•C. Pfleiderer1, M. Uhlarz1, R. Vollmer1,
H. v. Löhneysen1,2, S. M. Hayden3, G. G. Lonzarich4,
A. D. Huxely5 und J. Flouquet5
5DRFMC-SPSMS, CEA Grenoble, F-38054 Grenoble Cedex 9, France
1Physikalisches Institut, Universität Karlsruhe, D-76128
Karlsruhe, Germany
2Institut für Festkörperphysik, Forschungszentrum
Karlsruhe, D-76021 Karlsruhe, Germany
3H. H. Wills Physics Laboratory, Bristol BS8 1TL, UK
4Cavendish Laboratory, Cambridge CB3 0HE, UK
Itinerant ferromagnetism and superconductivity were long believed to represent incompatible forms of electronic order. The recent observation of superconductivity in the ferromagnetic state of UGe2 [1], ZrZn2 [2] and URhGe [3], on the other hand, contradicts the traditional view and suggests that their coexistence may well be a wide spread phenomenon. We review the superconducting and ferromagnetic phase diagrams and consider salient features of the magnetisation of ZrZn2 and UGe2 that are consistent with an abundance of nearly critical longitudinal spin fluctuations.
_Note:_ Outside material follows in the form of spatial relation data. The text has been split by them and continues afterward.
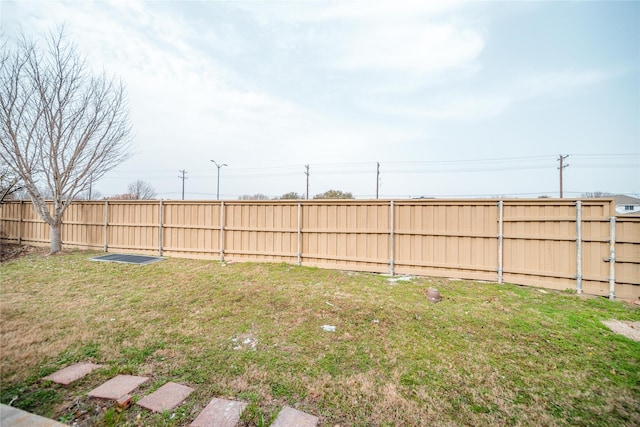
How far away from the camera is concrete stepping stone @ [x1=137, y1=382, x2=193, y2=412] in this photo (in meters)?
1.84

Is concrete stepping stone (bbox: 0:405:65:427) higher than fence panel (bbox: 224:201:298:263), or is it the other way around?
fence panel (bbox: 224:201:298:263)

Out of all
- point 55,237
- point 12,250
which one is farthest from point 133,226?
point 12,250

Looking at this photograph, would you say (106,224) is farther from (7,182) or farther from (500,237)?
(500,237)

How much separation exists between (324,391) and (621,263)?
18.9 ft

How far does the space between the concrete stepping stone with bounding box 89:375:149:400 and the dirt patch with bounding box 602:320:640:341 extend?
5307mm

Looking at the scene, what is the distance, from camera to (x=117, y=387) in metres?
2.04

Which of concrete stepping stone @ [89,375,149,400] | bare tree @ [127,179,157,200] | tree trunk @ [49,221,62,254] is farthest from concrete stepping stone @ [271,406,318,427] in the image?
bare tree @ [127,179,157,200]

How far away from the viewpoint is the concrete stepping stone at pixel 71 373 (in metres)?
2.11

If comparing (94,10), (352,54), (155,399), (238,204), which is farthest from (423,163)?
(155,399)

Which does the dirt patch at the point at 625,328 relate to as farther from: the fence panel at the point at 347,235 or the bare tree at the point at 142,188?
the bare tree at the point at 142,188

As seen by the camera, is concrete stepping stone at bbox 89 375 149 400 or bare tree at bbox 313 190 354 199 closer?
concrete stepping stone at bbox 89 375 149 400

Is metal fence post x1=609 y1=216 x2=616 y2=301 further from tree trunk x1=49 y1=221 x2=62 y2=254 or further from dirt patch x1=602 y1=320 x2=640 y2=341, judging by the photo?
tree trunk x1=49 y1=221 x2=62 y2=254

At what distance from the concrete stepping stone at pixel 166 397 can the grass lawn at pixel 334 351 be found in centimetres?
6

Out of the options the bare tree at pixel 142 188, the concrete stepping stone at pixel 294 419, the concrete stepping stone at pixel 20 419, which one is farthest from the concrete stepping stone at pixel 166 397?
the bare tree at pixel 142 188
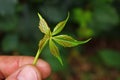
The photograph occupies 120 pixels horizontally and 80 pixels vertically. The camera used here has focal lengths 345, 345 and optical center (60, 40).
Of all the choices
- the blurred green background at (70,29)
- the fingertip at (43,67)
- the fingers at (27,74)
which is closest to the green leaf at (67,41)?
the fingers at (27,74)

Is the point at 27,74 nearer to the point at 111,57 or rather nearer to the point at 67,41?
the point at 67,41

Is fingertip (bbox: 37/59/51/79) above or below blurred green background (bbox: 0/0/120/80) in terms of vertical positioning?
above

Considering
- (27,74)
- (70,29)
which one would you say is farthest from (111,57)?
(27,74)

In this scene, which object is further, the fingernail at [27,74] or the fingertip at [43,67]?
the fingertip at [43,67]

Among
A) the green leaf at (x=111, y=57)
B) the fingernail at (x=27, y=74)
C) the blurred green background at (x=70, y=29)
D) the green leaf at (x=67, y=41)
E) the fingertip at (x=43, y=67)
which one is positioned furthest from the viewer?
the green leaf at (x=111, y=57)

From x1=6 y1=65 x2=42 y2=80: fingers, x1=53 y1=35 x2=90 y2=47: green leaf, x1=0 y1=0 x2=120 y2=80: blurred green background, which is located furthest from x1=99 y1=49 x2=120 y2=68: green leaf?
x1=53 y1=35 x2=90 y2=47: green leaf

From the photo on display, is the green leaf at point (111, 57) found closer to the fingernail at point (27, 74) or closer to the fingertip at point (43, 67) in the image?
the fingertip at point (43, 67)

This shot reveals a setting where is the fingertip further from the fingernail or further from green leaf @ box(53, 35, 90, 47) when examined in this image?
green leaf @ box(53, 35, 90, 47)

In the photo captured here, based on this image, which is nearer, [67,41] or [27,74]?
[67,41]
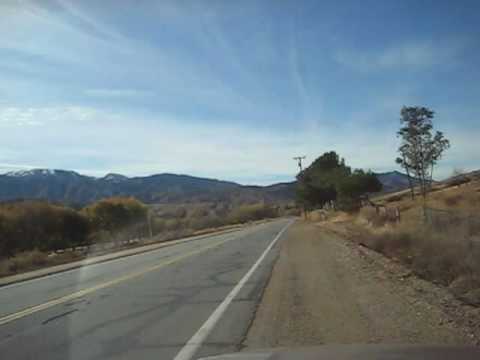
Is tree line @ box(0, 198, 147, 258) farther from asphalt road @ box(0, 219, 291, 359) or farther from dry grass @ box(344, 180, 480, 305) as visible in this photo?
asphalt road @ box(0, 219, 291, 359)

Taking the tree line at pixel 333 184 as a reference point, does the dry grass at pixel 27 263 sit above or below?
below

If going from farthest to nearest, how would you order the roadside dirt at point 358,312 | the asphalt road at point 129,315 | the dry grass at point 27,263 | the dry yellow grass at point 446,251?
the dry grass at point 27,263 → the dry yellow grass at point 446,251 → the asphalt road at point 129,315 → the roadside dirt at point 358,312

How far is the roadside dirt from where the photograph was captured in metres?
7.75

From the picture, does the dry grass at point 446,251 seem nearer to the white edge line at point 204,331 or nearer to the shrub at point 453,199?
the white edge line at point 204,331

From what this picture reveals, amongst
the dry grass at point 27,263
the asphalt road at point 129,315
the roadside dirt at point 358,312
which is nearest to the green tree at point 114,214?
the dry grass at point 27,263

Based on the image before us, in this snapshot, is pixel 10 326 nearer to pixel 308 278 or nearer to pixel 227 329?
pixel 227 329

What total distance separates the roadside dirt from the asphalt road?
0.50 metres

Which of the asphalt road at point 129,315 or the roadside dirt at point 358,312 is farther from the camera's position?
the asphalt road at point 129,315

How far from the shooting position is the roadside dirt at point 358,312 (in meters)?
7.75

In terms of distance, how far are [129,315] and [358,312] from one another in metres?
4.10

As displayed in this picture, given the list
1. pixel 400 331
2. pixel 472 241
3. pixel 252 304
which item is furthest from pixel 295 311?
pixel 472 241

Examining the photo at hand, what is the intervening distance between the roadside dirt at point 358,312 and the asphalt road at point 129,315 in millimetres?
496

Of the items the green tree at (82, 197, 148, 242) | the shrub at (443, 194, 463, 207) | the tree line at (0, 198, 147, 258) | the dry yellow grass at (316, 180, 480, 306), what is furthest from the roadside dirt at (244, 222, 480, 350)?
the green tree at (82, 197, 148, 242)

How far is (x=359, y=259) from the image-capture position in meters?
19.7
These characteristics of the bulk magnetisation, when taken together with recent elastic neutron scattering experiments on UGe2, suggest ferromagnetically mediated equal spin pairing.
[1] S. S. Saxena et al., Nature 406 (2000) 587.
[2] C. Pfleiderer et al., Nature 412 (2001) 58.
[3] D. Aoki et al., Nature 413 (2001) 613.